Asia

Spring in Taiwan

Seoul Architecture

Seouls architecture ranges from the ultra modern to centuries old. It’s a city forged through hardship from constant invaders, famines, wars, and until a few decades ago, dictators. It’s a city that’s gone from a place where no one really knew about to one of the technology and cultural hubs of the world exporting cutting edge architecture, the latest in technology, and pop sensations that are starting to sweep the world like ‘PSY’ and his hit ‘Gangnam Style’
Below are selected images that show this duality of new and old.

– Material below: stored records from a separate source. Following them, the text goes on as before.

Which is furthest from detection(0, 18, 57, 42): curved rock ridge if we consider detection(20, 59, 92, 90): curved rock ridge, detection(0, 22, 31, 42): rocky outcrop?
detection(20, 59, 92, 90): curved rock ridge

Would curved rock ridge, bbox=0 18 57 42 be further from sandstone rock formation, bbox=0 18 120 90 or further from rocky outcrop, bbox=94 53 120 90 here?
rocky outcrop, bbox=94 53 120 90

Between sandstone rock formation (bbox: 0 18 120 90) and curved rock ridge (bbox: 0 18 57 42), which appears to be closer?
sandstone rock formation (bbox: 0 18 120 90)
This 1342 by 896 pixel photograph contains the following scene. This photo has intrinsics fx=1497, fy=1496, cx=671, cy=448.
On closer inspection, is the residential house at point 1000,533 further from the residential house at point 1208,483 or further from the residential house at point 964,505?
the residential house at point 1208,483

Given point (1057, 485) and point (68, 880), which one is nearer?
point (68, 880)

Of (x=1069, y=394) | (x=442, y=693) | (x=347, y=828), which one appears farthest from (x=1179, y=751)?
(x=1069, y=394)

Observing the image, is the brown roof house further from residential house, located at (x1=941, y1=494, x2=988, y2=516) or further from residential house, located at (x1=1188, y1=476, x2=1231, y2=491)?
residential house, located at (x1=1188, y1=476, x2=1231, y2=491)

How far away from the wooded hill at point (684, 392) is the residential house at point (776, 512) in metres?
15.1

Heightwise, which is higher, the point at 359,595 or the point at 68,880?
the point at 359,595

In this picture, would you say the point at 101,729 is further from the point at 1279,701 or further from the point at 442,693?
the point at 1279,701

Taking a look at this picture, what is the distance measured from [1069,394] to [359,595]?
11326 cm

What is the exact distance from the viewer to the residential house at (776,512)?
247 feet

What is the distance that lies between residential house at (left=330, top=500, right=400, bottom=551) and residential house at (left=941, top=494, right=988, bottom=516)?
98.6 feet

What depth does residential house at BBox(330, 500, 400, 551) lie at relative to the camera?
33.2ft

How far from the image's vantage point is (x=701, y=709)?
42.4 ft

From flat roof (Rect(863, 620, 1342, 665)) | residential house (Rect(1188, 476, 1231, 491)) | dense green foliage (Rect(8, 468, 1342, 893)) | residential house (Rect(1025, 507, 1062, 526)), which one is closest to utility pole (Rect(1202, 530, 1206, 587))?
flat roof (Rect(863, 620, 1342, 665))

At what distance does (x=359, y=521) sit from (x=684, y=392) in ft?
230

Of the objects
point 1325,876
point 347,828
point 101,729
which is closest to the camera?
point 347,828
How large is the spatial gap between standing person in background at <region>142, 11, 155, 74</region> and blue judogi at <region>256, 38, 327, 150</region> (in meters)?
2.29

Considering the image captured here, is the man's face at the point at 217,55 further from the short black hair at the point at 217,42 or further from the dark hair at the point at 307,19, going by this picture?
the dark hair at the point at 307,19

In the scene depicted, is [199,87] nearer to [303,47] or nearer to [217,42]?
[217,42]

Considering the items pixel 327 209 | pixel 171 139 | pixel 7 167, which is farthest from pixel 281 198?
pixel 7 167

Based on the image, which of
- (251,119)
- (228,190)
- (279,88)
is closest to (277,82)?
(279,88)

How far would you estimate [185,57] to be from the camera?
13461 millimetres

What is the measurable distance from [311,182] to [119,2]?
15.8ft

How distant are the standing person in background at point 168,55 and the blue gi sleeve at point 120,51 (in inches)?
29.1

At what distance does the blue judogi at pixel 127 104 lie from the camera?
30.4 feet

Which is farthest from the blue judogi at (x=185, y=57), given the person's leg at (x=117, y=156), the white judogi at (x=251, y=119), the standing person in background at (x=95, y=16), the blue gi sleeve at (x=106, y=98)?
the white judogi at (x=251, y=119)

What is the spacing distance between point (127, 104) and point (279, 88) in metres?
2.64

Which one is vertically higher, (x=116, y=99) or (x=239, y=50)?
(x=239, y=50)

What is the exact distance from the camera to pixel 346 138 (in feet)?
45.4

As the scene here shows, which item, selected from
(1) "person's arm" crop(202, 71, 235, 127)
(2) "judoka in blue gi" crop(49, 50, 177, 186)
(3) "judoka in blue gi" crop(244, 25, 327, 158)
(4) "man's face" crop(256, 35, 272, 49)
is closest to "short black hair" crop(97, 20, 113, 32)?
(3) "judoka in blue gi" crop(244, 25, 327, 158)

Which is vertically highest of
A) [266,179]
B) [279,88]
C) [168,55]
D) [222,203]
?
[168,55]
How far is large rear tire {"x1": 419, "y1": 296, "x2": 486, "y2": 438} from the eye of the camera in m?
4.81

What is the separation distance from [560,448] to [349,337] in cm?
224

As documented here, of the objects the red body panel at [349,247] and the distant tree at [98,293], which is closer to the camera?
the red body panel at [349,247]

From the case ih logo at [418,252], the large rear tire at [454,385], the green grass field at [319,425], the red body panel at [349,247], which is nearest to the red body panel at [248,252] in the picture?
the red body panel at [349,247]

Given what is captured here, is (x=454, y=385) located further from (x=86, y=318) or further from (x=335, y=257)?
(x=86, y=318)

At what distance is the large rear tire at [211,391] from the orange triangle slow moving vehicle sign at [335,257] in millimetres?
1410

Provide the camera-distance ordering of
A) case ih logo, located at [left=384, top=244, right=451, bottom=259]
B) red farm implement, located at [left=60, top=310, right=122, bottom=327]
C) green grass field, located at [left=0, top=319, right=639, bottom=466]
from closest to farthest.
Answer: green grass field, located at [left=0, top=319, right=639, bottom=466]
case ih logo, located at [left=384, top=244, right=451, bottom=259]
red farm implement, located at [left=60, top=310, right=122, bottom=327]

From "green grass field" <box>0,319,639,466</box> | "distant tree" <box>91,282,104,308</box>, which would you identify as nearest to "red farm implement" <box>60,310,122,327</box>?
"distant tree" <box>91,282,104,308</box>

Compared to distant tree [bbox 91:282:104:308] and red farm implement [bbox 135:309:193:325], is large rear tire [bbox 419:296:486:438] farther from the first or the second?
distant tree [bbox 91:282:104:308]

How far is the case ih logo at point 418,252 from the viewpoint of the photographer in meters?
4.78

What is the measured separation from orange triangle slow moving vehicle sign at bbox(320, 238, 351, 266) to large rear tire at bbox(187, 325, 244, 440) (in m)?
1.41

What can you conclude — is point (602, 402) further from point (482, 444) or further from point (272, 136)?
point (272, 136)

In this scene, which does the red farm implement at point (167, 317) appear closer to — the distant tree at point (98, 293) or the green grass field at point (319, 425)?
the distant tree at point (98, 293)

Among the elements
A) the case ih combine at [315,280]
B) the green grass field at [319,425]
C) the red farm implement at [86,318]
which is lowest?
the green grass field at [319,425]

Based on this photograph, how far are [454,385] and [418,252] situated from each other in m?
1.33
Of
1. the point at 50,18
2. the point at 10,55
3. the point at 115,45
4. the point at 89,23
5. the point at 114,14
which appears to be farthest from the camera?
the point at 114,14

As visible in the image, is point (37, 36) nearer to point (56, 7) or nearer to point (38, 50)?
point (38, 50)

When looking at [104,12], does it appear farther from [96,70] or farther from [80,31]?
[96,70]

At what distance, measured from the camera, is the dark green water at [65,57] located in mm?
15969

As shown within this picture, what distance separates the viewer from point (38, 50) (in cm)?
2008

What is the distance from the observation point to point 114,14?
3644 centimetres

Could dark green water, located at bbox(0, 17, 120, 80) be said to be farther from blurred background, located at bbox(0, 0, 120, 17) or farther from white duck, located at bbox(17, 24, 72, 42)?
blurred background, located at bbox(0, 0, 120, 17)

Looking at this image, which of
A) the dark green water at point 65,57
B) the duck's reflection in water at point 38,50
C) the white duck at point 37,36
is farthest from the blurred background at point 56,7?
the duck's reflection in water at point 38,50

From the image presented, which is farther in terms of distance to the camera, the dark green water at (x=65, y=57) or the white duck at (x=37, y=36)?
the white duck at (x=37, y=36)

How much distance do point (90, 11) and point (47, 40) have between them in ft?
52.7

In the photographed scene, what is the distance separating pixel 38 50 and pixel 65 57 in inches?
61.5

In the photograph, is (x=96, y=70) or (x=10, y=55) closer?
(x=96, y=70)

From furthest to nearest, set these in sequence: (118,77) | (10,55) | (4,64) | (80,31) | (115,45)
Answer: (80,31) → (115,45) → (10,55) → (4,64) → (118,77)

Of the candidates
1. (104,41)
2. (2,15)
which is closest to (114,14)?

Jeonju’s Traditional Hanok Village

Jeonju is a small city located about 3 hours away from Seoul via intercity bus. Costing only about ?25,000 Korean Won or $22 USD round trip, it makes for an easy day trip away from the hustle of the big city. Jeonju is known for not only it’s traditional Hanok houses, shown below, but also for it’s food. It’s known throughout Korea for it’s Bimbimbap which thanks to my Korean friend I was able to try. In addition, Jeonju also has it’s own version of makgeolli that’s been boiled down and sweetened with what tasted like hints of cinnamon. Makgeolli is a Korean rice wine that’s made by fermenting rice, wheat, and water together. The tourist information center has maps in Korean, English, Japanese, and a few other languages and they speak basic english as well. If you know Korean, then they have a free tour that’s organized around 2pm, however it’s all in Korean. The city is quite charming with Hanok style buildings everywhere. Like everywhere else in Korea, there are ton’s of connivence stores and cafes to stock up on drinks and snacks while you’re exploring the city. Also do be aware that some of the cabs only accept money which had me and my friend scraping for change as we went back to the intercity bus terminal.

Lake Toba

Lake Toba or Danau Toba in Bhasa Indonesian is perhaps one of the most beautiful places I’ve been in my life. Located in the center of Sumatra is the worlds largest volcanic lake and home to a super volcano. It’s four hours away from the nearest big city of Medan. A trip to Lake Toba usually means one must sit in a van for 4~5 hours depending on traffic, which the sitting in a van part isn’t too bad, it’s the experience while on the road.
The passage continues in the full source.